Leur constat principal ? L’itération est le meilleur prédicteur d’une utilisation compétente de l’IA. En gros, si tu fais répéter Claude jusqu’à ce qu’il te sorte quelque chose de propre, tu as deux fois plus de chances d’obtenir un résultat « fluent ». Sauf que voilà le piège : une fois que t’as ce joli texte bien formaté, ton cerveau passe en mode paresse. Tu le relis à peine, tu assumes que c’est bon, et hop, tu l’envoies. C’est comme confier tes courses à un ami sympa qui te ramène toujours les bonnes marques – sauf qu’ici, l’ami est un modèle de langage qui peut inventer des chiffres ou des dates au pif.
Anthropic, dans son rôle habituel de dealer prévenant, souligne les compromis. « Attention, les gars, plus c’est joli, plus vous baissez votre garde. » Mais pendant ce temps, ils continuent de perfectionner Claude pour qu’il écrive de mieux en mieux. C’est un peu comme vendre des cigarettes avec un autocollant « Fumer tue » – le message est là, mais le business, lui, repose sur l’addiction. Leur étude montre que les utilisateurs acceptent les sorties polies avec moins de vérifications, ce qui, dans le monde réel, signifie plus d’erreurs qui passent inaperçues. Super pour la productivité à court terme, moins pour la fiabilité.

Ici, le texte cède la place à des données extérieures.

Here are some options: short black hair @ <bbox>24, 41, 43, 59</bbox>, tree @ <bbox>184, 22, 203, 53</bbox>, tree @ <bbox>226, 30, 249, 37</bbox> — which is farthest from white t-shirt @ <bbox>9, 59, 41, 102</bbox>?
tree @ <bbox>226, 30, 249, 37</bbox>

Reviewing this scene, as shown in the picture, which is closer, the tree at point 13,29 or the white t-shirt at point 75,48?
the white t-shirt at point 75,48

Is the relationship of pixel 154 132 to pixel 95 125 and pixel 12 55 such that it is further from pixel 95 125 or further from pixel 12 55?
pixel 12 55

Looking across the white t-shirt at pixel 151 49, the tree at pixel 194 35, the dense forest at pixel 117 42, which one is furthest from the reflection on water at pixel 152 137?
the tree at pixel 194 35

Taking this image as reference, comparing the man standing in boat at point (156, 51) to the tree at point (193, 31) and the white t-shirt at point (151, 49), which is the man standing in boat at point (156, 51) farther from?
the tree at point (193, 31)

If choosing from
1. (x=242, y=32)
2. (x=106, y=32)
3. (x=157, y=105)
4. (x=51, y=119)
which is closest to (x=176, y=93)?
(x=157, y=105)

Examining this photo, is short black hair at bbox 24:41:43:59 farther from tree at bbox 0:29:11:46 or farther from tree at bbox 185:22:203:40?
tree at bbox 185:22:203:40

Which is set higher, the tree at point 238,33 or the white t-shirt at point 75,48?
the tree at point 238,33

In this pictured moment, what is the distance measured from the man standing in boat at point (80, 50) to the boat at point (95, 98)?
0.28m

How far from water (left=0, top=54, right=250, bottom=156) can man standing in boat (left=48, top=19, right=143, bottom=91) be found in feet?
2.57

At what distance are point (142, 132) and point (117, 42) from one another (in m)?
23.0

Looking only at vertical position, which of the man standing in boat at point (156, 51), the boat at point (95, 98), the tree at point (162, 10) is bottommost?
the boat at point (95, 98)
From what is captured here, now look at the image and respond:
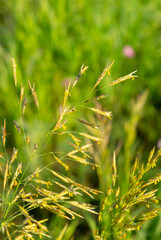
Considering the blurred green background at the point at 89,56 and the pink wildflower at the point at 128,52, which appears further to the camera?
the pink wildflower at the point at 128,52

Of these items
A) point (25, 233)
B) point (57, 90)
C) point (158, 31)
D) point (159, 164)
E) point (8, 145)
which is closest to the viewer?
point (25, 233)

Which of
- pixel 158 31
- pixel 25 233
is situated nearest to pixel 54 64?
pixel 158 31

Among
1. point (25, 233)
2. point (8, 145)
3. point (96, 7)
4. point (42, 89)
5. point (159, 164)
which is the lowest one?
point (159, 164)

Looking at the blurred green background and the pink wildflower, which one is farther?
the pink wildflower

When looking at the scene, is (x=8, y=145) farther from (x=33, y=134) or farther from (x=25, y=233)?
(x=25, y=233)

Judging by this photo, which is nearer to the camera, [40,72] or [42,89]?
[42,89]

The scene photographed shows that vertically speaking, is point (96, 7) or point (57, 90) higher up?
point (96, 7)

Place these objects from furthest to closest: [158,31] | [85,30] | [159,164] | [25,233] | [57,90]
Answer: [158,31] < [85,30] < [57,90] < [159,164] < [25,233]

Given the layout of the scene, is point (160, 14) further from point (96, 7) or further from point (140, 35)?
point (96, 7)
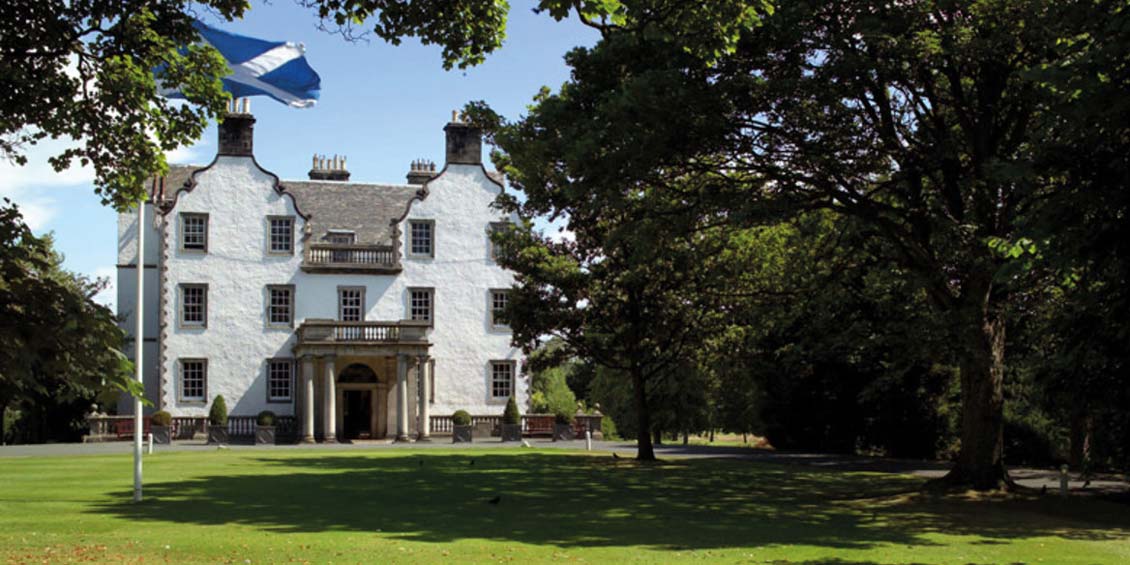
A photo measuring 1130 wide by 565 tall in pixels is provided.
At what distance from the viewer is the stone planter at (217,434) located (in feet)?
152

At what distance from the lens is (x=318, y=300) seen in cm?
5212

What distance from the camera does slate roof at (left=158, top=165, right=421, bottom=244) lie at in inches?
2142

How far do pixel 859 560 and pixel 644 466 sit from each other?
18238 mm

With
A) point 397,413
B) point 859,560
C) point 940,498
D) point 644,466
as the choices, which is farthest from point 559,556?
point 397,413

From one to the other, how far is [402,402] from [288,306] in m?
8.29

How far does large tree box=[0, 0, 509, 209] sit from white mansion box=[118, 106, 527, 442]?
109ft

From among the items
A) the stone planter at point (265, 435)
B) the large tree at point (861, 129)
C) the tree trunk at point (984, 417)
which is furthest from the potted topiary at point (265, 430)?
the tree trunk at point (984, 417)

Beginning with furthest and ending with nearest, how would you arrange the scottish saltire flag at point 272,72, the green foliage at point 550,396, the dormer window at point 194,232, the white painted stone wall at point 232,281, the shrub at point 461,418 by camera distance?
the green foliage at point 550,396
the dormer window at point 194,232
the white painted stone wall at point 232,281
the shrub at point 461,418
the scottish saltire flag at point 272,72

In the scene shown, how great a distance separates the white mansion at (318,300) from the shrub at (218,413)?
5.97 ft

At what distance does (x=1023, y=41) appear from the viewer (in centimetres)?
1936

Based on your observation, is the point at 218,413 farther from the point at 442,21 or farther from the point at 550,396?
the point at 442,21

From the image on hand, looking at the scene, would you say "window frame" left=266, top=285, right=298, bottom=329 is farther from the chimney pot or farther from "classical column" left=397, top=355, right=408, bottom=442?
the chimney pot

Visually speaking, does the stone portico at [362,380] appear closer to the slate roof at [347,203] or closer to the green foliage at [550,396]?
the slate roof at [347,203]

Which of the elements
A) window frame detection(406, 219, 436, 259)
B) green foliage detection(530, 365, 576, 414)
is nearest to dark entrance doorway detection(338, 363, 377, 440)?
window frame detection(406, 219, 436, 259)
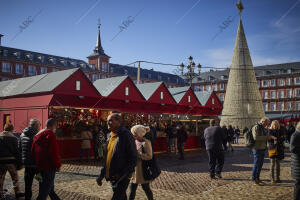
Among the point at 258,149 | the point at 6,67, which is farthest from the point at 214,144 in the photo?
the point at 6,67

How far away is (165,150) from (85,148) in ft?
20.0

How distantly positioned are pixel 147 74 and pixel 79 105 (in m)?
61.6

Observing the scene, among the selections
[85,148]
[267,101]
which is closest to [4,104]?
[85,148]

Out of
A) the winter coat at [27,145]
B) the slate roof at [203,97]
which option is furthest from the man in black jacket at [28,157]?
the slate roof at [203,97]

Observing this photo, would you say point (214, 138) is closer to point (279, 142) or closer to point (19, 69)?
point (279, 142)

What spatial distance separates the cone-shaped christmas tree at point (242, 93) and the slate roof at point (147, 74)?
145ft

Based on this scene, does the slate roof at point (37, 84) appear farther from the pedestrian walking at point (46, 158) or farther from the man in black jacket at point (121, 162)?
the man in black jacket at point (121, 162)

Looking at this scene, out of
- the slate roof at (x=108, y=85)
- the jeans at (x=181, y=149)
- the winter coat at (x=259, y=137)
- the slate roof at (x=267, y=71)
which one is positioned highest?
the slate roof at (x=267, y=71)

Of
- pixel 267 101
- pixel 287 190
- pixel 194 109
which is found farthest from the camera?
pixel 267 101

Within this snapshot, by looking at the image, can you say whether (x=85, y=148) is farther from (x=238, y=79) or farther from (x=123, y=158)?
(x=238, y=79)

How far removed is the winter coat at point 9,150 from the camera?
602 cm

Et puis, parlons de l’ironie. Anthropic, la boîte qui publie des essais de 20 000 mots sur les risques existentiels, nous apprend que son propre outil nous rend moins vigilants. C’est presque drôle. Tu imagines ? Leur modèle pourrait te souffler une connerie monumentale, mais si c’est bien formulé, tu vas l’avaler sans sourciller. Le « safety-washing » atteint des sommets : ils identifient le problème, le documentent méticuleusement, et… continuent de vendre le produit. La dissonance cognitive, c’est leur marque de fabrique.
Alors, la prochaine fois que Claude te pond un texte parfait, rappelle-toi : la beauté est souvent un piège. Vérifie les faits, creuse les sources, et surtout, garde ton esprit critique allumé. Parce que dans cette course à la fluidité, le premier perdant, c’est ton jugement. Et Anthropic, elle, aura juste publié un papier de plus pour se donner bonne conscience.